When we have an array and need to find the maximum weighted sum after rotating it, we calculate the sum where each element is multiplied by its position (1-indexed). The weighted sum formula is:

$$\mathrm{S=\sum_{i=0}^{n-1}(i+1) \times nums[i]}$$

For example, with array [5,3,4], we need to check all possible rotations and find the maximum weighted sum.

Understanding the Problem

Let's see how weighted sum works for array L = [5,3,4]:

• Original array [5,3,4]: sum = 1×5 + 2×3 + 3×4 = 5 + 6 + 12 = 23

• Rotated array [3,4,5]: sum = 1×3 + 2×4 + 3×5 = 3 + 8 + 15 = 26 (maximum)
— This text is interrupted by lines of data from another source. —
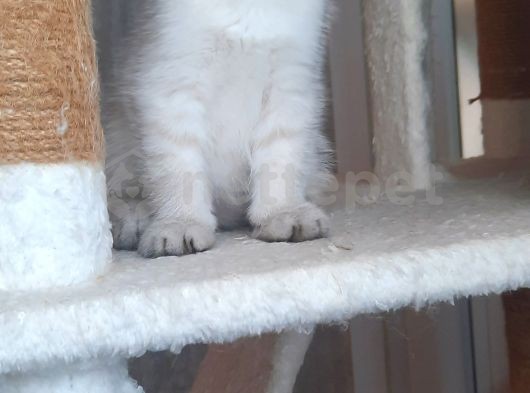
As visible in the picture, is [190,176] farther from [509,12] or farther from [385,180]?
[509,12]

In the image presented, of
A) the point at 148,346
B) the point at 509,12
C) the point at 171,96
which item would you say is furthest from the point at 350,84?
the point at 148,346

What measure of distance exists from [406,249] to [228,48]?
400 mm

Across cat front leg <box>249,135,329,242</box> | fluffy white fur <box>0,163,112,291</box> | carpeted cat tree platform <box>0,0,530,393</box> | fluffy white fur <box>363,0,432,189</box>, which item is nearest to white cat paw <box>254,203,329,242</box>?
cat front leg <box>249,135,329,242</box>

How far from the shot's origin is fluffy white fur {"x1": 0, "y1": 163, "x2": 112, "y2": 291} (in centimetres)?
68

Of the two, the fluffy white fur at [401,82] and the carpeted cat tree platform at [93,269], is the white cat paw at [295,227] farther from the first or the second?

• Rotated array [4,5,3]: sum = 1×4 + 2×5 + 3×3 = 4 + 10 + 9 = 23

Algorithm

Instead of generating all rotations, we use an efficient approach:

• Calculate initial weighted sum
• For each rotation, update the sum using a mathematical formula
• Track the maximum sum encountered

Implementation

def solve(nums):
    n = len(nums)
    sum_a = sum(nums)
    
    # Calculate initial weighted sum
    cur_val = ans = sum(nums[i] * (i + 1) for i in range(n))
    
    # Check all rotations
    for i in range(n):
        cur_val = cur_val - sum_a + nums[i] * n
        ans = max(ans, cur_val)
    
    return ans

# Test with example
nums = [5, 3, 4]
result = solve(nums)
print(f"Array: {nums}")
print(f"Maximum weighted sum: {result}")

Array: [5, 3, 4]
Maximum weighted sum: 26

How It Works

The algorithm uses a key insight: when we rotate an array left by one position, the weighted sum changes predictably. Each element's contribution decreases by the element's value, except the first element which moves to the end and gets multiplied by n.

Step-by-Step Example

def solve_with_steps(nums):
    n = len(nums)
    sum_a = sum(nums)
    
    # Initial weighted sum
    cur_val = sum(nums[i] * (i + 1) for i in range(n))
    ans = cur_val
    
    print(f"Initial array: {nums}")
    print(f"Initial weighted sum: {cur_val}")
    print()
    
    for i in range(n):
        cur_val = cur_val - sum_a + nums[i] * n
        ans = max(ans, cur_val)
        
        # Show the rotation
        rotated = nums[i+1:] + nums[:i+1]
        print(f"Rotation {i+1}: {rotated}")
        print(f"Weighted sum: {cur_val}")
        print()
    
    return ans

nums = [5, 3, 4]
result = solve_with_steps(nums)
print(f"Maximum weighted sum: {result}")

Initial array: [5, 3, 4]
Initial weighted sum: 23

Rotation 1: [3, 4, 5]
Weighted sum: 26

Rotation 2: [4, 5, 3]
Weighted sum: 23

Rotation 3: [5, 3, 4]
Weighted sum: 23

Maximum weighted sum: 26

Time Complexity

The solution runs in O(n) time complexity, making it efficient for large arrays. Space complexity is O(1) as we only use a few variables.

Conclusion

This algorithm efficiently finds the maximum weighted sum by using mathematical insight instead of generating all rotations. The key is understanding how the weighted sum changes with each rotation.